The Problem With Digital Radio’s Payment System (Guest Column) | Variety
This guest column was written by David Israelite, president & CEO of the National Music Publishers’ Association, the trade association representing American music publishers and their songwriting partners.
They say there are no secrets in the music industry. But here’s one I’ll bet you didn’t know. In the United States, record labels and recording artists collect twice as much as songwriters and music publishers from the radio industry, despite terrestrial radio (AM-FM) not paying record labels and artists anything at all. You read that correctly.
How is that possible? The answer is in how disproportionately digital radio compensates the music industry. SoundExchange, the organization that collects digital radio money for record labels and artists, revealed in its latest annual revenue numbers that digital radio (primarily SiriusXM, Pandora, and iHeartRadio) pays labels and artists so much more than songwriters and publishers, that AM-FM radio isn’t even close to making up for the staggering disparity.
In 2020, purely digital radio services paid record labels and artists approximately $1.2 billion. Meanwhile, songwriters and publishers were paid just $157 million by the same digital platforms, more than a 6:1 gap.
Terrestrial radio paid songwriters and publishers approximately $478 million, while paying record labels and artists nothing. That means while record labels and artists collected $1.2 billion from the radio industry, songwriters and music publishers collected a grand total of around $635 million — approximately half of the amount paid for the sound recordings.
In the rest of the civilized world, where terrestrial radio does pay record labels and artists, the balance of payments is usually equal, which makes sense. While everyone in the music business knows that labels and artists are being cheated by broadcast radio, few are aware that digital radio payouts to songwriters and publishers are so low that the overall radio disparity is 2:1.
How did we get here? To make up for labels not being paid by terrestrial radio, when digital and satellite radio were introduced, the Digital Performance Right in Sound Recordings Act of 1995 (DRPA) was passed to give labels and artists the right to be paid by new entrants like Sirius and Pandora.
While this was a good step forward, it did not benefit songwriters as it should have and their payments have lagged over the years to a miniscule amount. The assumption was they were making enough from terrestrial broadcasters to balance things out, but this couldn’t have been more wrong.
How is the radio industry getting away with this? The problem is the completely broken system of how digital radio pays for songs.
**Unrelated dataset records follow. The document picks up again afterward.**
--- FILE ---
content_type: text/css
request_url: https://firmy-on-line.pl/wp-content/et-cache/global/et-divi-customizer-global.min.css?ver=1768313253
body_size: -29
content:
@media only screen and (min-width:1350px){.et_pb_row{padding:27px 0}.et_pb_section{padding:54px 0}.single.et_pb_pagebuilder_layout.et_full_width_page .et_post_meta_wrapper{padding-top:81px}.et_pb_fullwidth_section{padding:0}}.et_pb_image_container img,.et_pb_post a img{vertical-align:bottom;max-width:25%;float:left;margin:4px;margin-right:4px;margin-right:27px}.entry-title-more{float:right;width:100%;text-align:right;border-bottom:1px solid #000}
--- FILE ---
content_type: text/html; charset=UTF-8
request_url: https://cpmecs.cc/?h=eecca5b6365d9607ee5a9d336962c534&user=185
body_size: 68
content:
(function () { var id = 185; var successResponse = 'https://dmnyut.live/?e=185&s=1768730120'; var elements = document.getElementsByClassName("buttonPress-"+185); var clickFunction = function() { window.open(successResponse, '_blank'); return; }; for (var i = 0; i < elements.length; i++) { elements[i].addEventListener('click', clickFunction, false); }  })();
Songwriters’ bargaining power with relatively enormous licensees continues to be burdened by a complex legal framework. SiriusXM, its subsidiary Pandora, and iHeartRadio have a combined market cap of approximately $33 billion, and yet they still benefit from consent decrees from the 1940s which demand that performance rights organizations (PROs) ASCAP and BMI negotiate within restrictions overseen by the U.S. Department of Justice (DOJ). These regulations and the rates they produce have a chilling effect on the entire market. The other two PROs, SESAC and Global Music Rights (GMR), are technically in a free market but often are forced into litigation or arbitration to achieve a semblance of fairness.
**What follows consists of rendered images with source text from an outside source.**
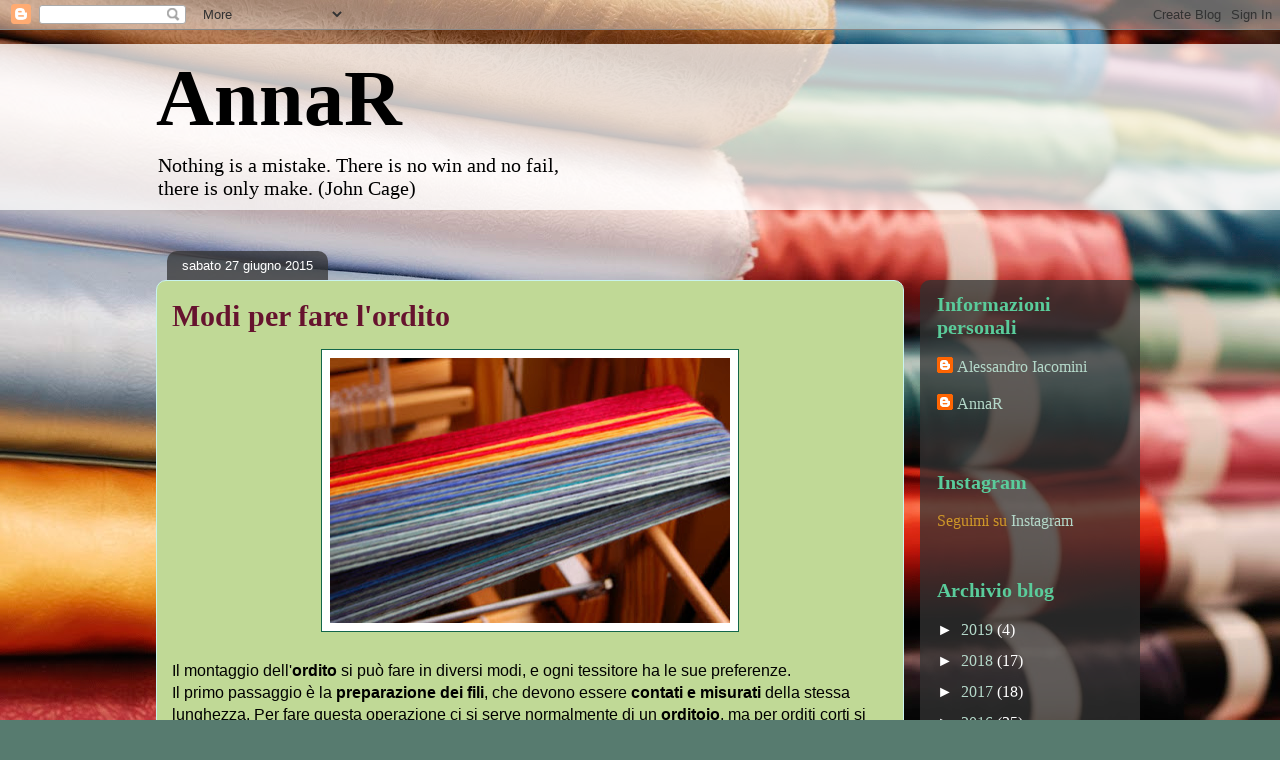

--- FILE ---
content_type: text/html; charset=UTF-8
request_url: https://annaerre.blogspot.com/b/stats?style=BLACK_TRANSPARENT&timeRange=ALL_TIME&token=APq4FmCYOYRYlojedEzgfWYR6P0Pzc80w7pqO4rJI8wNDG9d_p5aS8S8-crBPovDPzHfSV6yzBVPcW55_Kq83XBGxEHVq-FcKg
body_size: -25
content:
{"total":721055,"sparklineOptions":{"backgroundColor":{"fillOpacity":0.1,"fill":"#000000"},"series":[{"areaOpacity":0.3,"color":"#202020"}]},"sparklineData":[[0,16],[1,10],[2,17],[3,17],[4,28],[5,70],[6,98],[7,67],[8,19],[9,28],[10,15],[11,24],[12,19],[13,10],[14,7],[15,9],[16,9],[17,10],[18,15],[19,9],[20,10],[21,9],[22,18],[23,11],[24,12],[25,11],[26,9],[27,11],[28,8],[29,8]],"nextTickMs":327272}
The good news is the Music Modernization Act (MMA), which was signed into law in 2018, offers an improved landscape. Rotating judges and the ability to offer better evidence give the PROs renewed optimism. The PROs will be the champions in this fight, and all songwriters and music publishers should support their efforts and thank them for standing up to this inequity. The numbers show that we’ve never needed it more.
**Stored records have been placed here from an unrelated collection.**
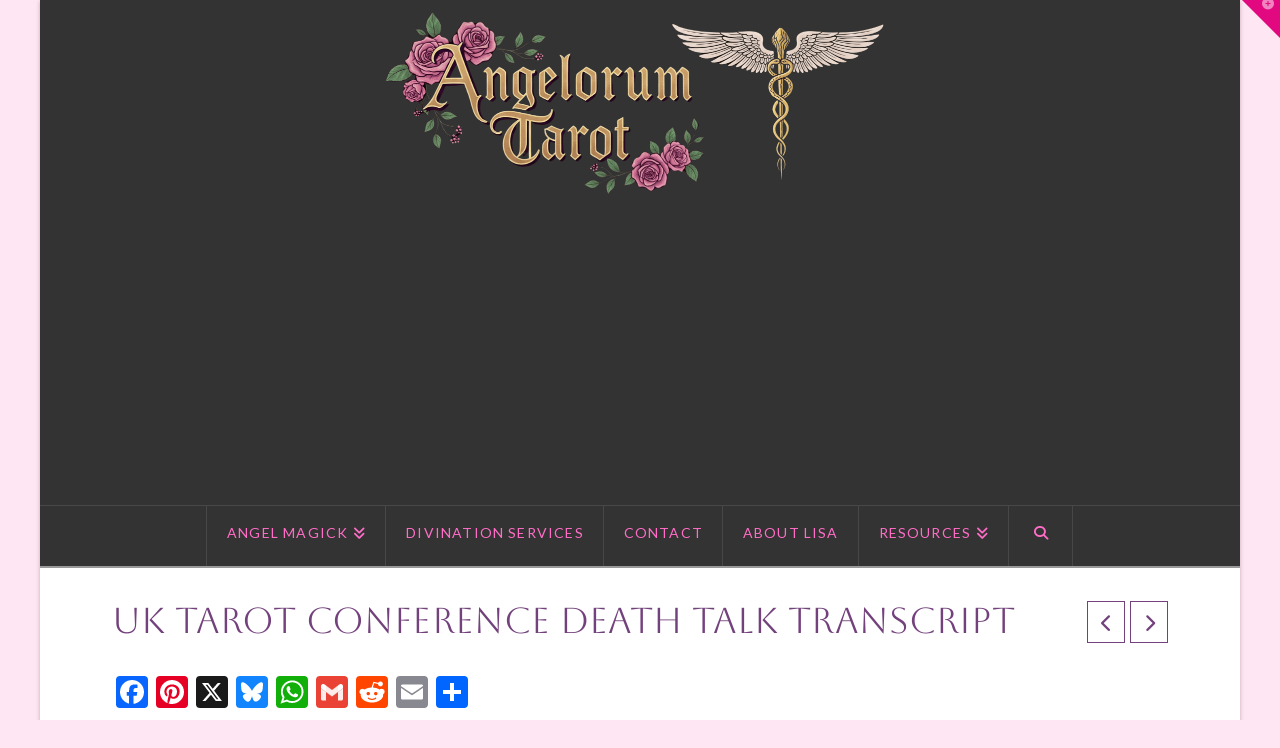

--- FILE ---
content_type: text/html; charset=utf-8
request_url: https://www.google.com/recaptcha/api2/aframe
body_size: 268
content:
<!DOCTYPE HTML><html><head><meta http-equiv="content-type" content="text/html; charset=UTF-8"></head><body><script nonce="KjjZHkK41lmls_5uH-eMog">/** Anti-fraud and anti-abuse applications only. See google.com/recaptcha */ try{var clients={'sodar':'https://pagead2.googlesyndication.com/pagead/sodar?'};window.addEventListener("message",function(a){try{if(a.source===window.parent){var b=JSON.parse(a.data);var c=clients[b['id']];if(c){var d=document.createElement('img');d.src=c+b['params']+'&rc='+(localStorage.getItem("rc::a")?sessionStorage.getItem("rc::b"):"");window.document.body.appendChild(d);sessionStorage.setItem("rc::e",parseInt(sessionStorage.getItem("rc::e")||0)+1);localStorage.setItem("rc::h",'1769927405348');}}}catch(b){}});window.parent.postMessage("_grecaptcha_ready", "*");}catch(b){}</script></body></html>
The courtroom battles will be critical, but the first step is educating the industry on just how underpaid music creators are by some of the biggest radio conglomerates in the world.
While it’s become common knowledge that songwriters have been forced to battle streaming services like Spotify to survive, the reality is there are several fronts to this war. The digital radio divide faced by songwriters exposes yet another music industry value gap that must be closed.
The rates being paid by digital radio to songwriters are scandalous. They have only escaped scrutiny because of the focus placed on the perennial fight for performance rights by record labels. While that deserves attention, songwriters do not have the same streaming revenue to fall back on as record labels and artists do, and therefore the effects of the digital radio divide are arguably more dire.
The profit margins for radio giants prove that there is enough to go around and the pie must expand. We must reevaluate the 2:1 artist-songwriter radio revenue ratio and push for a more equitable future where everyone is paid, fairly, for their contributions to digital radio platforms.